- [EXERCISE A] Extract the portion of the passage on LTE and NR spectrum sharing starting at "4. DSS Interference" and ending at "interference between networks.", copying it word for word.

- [SELECTED PASSAGE]

For downlink physical channels, the PDSCH of LTE and NR avoid each other in a frequency-division multiplexing (FDM) manner, where the LTE frequency is allocated from high to low, and NR frequency is allocated from low to high. LTE and NR PDCCH use time-division multiplexing (TDM) to avoid each other, occupy the full bandwidth in the frequency domain, and dynamically occupy the first three symbols of each TTI in the time domain. The resource conflict of single side band (SSB), system information block (SIB), Page, message2 (Msg2), message4 (Msg4), and LTE CRS in NR can be avoided by adopting NR rate matching. The downlink channel map is shown in Figure 4.

4. DSS Interference and Solutions

As mentioned in the previous section, DSS means that the same time-frequency resources can be dynamically and flexibly provided for inter-system in the same frequency band. The current 4G and 5G frequencies may be refarmed, which may cause intra-frequency interference between networks.

- [EXERCISE B] Filter the records below, keeping every line that contains the string "background" with matching case.

- [PROVIDED MATERIAL]

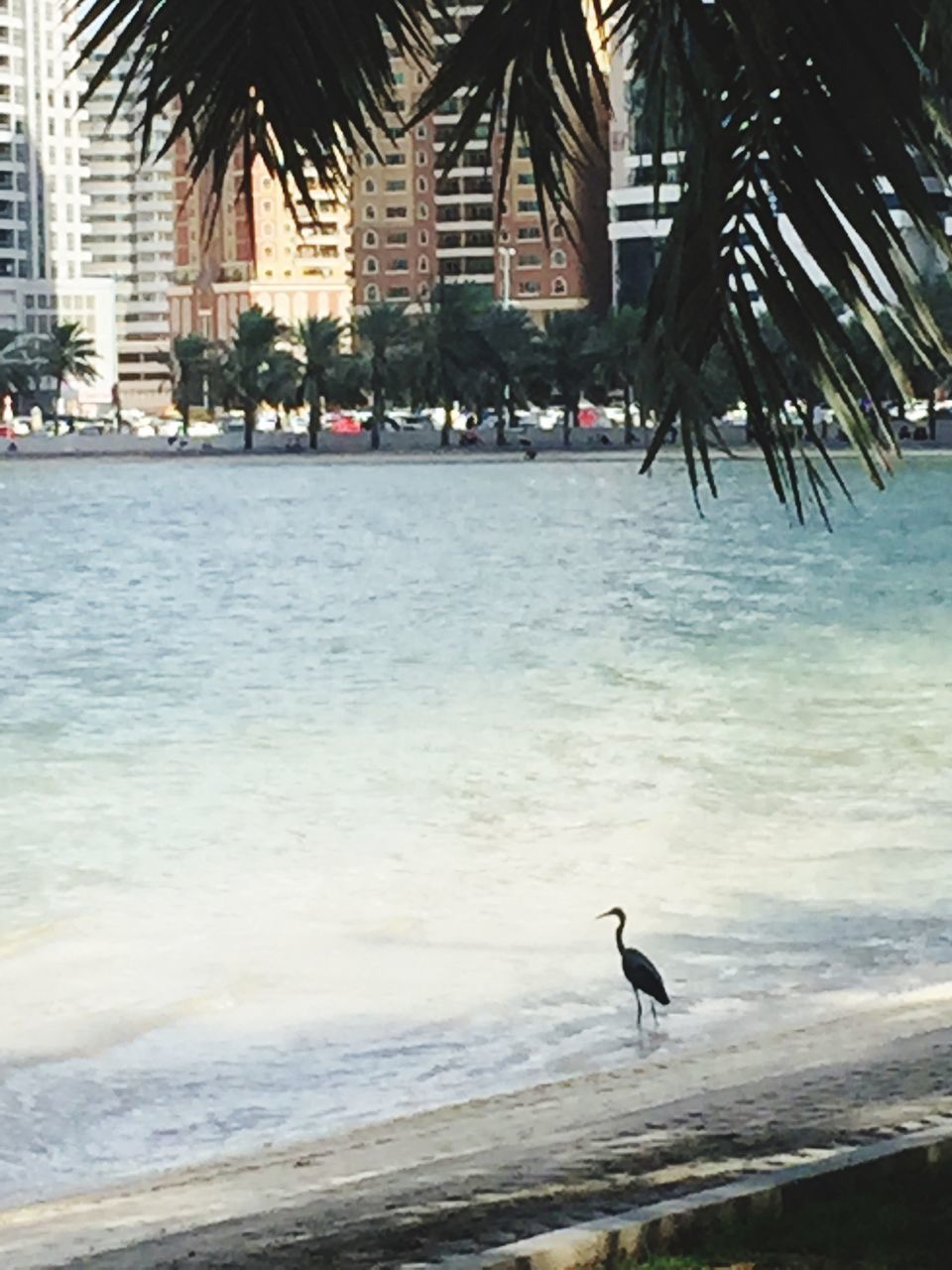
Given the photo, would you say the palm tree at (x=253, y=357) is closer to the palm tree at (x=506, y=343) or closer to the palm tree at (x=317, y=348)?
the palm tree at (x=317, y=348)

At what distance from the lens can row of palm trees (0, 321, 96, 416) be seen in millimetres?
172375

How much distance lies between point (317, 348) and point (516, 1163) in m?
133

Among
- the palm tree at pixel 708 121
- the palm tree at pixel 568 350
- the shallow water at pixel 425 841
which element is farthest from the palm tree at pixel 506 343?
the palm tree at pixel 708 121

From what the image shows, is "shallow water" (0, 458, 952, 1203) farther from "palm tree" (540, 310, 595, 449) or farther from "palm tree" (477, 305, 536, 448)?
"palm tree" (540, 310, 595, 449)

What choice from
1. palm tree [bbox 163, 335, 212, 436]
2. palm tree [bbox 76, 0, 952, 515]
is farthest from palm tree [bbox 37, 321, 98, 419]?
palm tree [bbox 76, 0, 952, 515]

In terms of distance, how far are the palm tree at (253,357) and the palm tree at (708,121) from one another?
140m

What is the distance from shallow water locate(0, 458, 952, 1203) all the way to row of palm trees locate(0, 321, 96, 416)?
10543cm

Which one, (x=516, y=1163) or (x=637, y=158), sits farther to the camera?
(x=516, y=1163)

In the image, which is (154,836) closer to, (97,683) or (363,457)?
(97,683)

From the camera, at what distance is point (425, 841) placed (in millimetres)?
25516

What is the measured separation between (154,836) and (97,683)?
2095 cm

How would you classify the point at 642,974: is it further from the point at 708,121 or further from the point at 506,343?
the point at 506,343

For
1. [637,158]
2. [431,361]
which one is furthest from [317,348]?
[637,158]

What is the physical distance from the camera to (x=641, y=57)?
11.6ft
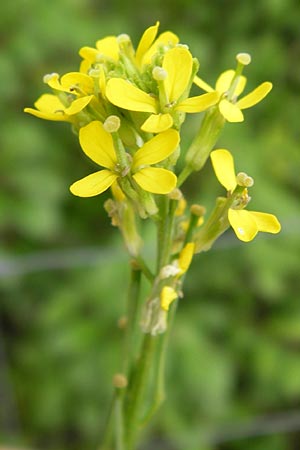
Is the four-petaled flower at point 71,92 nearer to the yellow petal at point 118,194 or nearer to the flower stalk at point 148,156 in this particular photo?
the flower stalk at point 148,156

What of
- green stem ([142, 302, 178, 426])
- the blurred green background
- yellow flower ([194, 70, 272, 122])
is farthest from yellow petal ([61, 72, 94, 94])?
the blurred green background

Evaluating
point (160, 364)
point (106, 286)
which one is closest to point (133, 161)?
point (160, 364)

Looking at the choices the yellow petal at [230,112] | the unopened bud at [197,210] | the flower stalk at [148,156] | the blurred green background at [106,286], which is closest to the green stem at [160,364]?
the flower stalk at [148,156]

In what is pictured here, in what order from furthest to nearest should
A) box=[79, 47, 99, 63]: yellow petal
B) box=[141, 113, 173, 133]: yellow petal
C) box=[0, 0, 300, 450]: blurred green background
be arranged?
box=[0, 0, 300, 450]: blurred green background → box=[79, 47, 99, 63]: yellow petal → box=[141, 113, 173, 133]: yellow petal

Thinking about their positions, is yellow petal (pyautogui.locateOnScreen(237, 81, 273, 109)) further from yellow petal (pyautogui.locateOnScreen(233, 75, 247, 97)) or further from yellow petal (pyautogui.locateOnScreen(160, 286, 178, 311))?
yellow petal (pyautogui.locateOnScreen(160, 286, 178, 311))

==

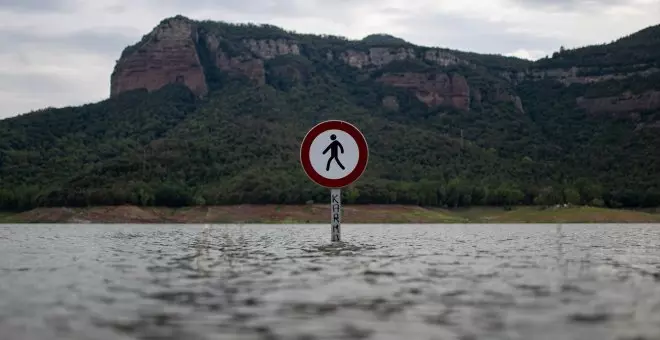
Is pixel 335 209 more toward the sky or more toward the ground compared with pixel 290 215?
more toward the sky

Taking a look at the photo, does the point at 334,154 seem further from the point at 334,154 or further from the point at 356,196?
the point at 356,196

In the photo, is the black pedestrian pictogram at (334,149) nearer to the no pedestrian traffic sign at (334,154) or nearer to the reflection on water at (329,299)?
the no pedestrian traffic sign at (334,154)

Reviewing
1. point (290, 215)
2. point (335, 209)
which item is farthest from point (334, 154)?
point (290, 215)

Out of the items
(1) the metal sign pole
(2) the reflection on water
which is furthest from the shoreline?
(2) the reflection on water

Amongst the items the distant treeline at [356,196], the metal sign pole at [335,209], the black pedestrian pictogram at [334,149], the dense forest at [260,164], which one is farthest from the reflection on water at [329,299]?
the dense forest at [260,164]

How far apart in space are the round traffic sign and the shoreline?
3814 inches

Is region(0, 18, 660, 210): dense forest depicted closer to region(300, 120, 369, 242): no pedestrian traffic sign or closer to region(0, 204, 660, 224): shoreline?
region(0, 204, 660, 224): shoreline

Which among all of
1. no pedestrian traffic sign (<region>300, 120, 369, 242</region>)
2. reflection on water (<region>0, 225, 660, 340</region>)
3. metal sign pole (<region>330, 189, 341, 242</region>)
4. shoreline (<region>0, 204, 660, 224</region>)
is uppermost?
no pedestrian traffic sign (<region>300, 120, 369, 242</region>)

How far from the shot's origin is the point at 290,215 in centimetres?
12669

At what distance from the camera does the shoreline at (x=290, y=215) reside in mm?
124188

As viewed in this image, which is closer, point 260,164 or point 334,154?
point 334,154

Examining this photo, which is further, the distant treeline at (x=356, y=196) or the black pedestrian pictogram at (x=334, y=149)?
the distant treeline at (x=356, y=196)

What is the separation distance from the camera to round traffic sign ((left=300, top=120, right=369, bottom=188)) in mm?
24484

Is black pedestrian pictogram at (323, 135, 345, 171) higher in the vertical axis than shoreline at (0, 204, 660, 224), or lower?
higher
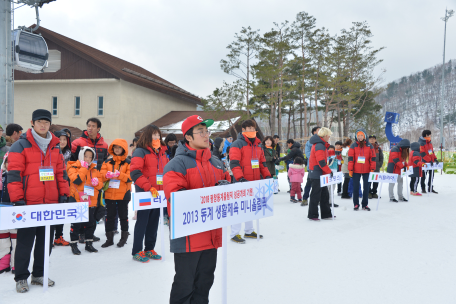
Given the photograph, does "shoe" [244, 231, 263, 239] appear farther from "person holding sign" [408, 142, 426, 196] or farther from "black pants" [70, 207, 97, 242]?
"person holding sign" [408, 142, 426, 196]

- [CORRECT RESPONSE A]
4. DSS Interference and Solutions

As mentioned in the previous section, DSS means that the same time-frequency resources can be dynamically and flexibly provided for inter-system in the same frequency band. The current 4G and 5G frequencies may be refarmed, which may cause intra-frequency interference between networks.

- [CORRECT RESPONSE B]
- the blurred green background
the blurred green background
Looking at the choices the yellow petal at [230,112] | the unopened bud at [197,210] | the flower stalk at [148,156] | the blurred green background at [106,286], which is closest to the green stem at [160,364]?
C) box=[0, 0, 300, 450]: blurred green background
box=[0, 0, 300, 450]: blurred green background → box=[79, 47, 99, 63]: yellow petal → box=[141, 113, 173, 133]: yellow petal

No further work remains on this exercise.